I sit back on my bed; I tell myself to relax. But I can't. So I write. I write it all on my legs. You stupid bitch...Dumbass.
All of it. All. Of. It. Until I have covered myself in the hate of others.
The words bear a heavy weight on my body. I get the rope that has been sitting on the edge of my bed. I hang it on the nail that is above the chair. The letters surround me, comfort me. I am no longer Sara-I am Fatgirl. I'm the idiot. The dumbass.
I peel off the underwear. Strip myself of the bed shirt. I open the window, feeling the soft air of early spring. I look at the stars. My mother used to tell me that the stars were heaven's shining souls.
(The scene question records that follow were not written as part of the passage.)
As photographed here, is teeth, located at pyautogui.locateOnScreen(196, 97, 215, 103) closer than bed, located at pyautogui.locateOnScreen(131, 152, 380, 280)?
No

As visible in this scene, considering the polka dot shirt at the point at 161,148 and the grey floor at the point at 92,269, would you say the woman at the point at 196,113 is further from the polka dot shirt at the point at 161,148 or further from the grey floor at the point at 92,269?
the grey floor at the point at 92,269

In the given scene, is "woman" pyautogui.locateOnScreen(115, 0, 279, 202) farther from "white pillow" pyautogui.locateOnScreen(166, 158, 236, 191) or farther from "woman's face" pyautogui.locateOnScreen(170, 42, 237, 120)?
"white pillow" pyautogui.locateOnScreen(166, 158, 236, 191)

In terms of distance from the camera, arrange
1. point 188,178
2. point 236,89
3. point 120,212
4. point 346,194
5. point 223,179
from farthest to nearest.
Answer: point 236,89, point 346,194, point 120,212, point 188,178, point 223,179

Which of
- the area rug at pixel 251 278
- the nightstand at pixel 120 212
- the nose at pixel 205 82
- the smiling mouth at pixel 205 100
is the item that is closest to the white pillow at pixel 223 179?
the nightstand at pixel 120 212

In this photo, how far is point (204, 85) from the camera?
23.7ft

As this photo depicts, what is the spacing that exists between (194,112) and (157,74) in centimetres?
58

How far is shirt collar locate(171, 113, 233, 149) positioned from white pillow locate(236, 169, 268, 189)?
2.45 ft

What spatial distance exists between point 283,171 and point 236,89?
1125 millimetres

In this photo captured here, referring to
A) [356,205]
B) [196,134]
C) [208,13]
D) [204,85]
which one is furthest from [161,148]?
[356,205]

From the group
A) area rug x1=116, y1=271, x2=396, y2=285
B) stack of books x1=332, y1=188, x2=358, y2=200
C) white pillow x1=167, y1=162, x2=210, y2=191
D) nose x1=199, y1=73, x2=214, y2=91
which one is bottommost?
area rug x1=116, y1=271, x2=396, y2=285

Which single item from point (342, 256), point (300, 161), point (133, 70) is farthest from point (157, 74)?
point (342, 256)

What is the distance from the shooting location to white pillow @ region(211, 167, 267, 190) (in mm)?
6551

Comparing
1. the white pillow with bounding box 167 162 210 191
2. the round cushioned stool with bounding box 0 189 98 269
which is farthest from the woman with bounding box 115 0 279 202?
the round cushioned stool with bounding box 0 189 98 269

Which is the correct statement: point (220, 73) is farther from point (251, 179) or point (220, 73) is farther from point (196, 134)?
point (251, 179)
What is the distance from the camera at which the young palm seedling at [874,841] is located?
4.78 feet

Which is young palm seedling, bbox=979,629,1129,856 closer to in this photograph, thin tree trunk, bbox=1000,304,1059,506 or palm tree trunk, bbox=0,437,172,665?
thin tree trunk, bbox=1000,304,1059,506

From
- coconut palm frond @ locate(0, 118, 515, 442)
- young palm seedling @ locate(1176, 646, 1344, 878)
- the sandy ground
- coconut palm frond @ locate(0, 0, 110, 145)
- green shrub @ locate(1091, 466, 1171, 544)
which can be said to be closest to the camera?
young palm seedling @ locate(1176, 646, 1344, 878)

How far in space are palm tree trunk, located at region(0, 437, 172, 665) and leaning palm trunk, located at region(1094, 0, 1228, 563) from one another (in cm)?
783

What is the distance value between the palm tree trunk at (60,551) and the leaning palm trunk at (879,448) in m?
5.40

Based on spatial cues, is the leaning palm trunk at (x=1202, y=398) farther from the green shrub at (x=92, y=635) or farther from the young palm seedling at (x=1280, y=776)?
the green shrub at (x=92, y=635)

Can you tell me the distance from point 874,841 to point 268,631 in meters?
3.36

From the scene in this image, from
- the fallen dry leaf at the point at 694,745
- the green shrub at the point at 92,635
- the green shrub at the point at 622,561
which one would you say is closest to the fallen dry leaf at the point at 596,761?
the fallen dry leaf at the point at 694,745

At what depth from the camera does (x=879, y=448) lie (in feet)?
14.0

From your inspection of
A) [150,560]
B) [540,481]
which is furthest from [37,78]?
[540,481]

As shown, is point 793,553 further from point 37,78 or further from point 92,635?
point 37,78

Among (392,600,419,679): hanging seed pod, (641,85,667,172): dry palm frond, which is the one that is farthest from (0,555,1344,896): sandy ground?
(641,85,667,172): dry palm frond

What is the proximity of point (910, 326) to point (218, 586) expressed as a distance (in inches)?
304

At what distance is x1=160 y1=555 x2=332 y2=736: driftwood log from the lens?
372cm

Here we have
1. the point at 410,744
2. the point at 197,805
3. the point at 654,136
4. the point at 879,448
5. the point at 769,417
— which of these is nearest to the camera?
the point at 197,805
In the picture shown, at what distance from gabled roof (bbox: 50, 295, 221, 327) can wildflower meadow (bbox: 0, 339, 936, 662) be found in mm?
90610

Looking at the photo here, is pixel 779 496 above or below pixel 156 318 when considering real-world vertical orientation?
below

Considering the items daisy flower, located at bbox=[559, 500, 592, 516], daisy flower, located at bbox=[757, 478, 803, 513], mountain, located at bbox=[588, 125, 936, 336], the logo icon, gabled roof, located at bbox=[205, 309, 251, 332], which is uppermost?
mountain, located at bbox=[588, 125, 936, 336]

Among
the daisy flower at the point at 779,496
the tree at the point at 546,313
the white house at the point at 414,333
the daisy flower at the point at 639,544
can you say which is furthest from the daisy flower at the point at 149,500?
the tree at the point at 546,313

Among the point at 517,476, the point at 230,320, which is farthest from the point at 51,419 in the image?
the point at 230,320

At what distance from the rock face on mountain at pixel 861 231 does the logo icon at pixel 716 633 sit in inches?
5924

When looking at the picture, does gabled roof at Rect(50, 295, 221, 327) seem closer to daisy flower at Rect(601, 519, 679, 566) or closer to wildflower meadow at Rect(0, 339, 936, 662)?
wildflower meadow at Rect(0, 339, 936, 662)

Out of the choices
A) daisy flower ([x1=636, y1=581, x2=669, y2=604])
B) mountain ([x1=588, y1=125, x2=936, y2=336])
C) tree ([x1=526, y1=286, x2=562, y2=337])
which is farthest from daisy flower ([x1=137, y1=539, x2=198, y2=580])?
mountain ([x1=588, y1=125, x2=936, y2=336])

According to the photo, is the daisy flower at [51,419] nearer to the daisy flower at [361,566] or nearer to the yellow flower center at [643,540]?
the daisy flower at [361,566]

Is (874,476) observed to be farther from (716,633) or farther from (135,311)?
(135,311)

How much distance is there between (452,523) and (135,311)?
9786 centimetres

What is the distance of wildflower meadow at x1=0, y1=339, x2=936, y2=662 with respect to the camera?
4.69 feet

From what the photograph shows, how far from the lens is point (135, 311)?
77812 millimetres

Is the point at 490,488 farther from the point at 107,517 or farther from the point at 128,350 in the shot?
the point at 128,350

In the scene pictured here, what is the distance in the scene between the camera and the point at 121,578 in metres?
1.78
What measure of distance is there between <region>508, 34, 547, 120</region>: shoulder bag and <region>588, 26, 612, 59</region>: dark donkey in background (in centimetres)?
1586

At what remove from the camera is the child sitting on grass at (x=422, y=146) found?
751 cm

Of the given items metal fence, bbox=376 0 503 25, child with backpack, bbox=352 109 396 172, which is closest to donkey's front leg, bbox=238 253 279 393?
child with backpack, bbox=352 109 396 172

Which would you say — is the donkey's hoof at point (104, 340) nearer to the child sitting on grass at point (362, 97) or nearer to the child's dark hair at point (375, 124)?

They shed light on our darkness, our night. There was a time I believed that.
I tie the rope to the nail as I stand on the grey, cushioned folding chair. Then I tie it around my neck. It is heavier then I had expected. Strands of stray hair cover my face. For a moment my right eye is blinded with strands of brown. I push it out of the way, tucking it behind my ears. I try to do it softly and gracefully, trying to make a moment of it, but there's no use. I stand on the very top of my toes on the chair. I let the words around me, the words on me, engross me. I feel the faint breeze from the open window. It feels so incredibly wonderful. Heat and sweat radiates off my body. I second guess, but I tell myself no. It's far to late.
I take my bare foot, my left foot, and kick over the chair. A sound escapes from my lips, but I quiet it, careful not to wake me parents.
And like that, I no longer belong here. The night has stolen me, will cleanse my soul, and I will be free.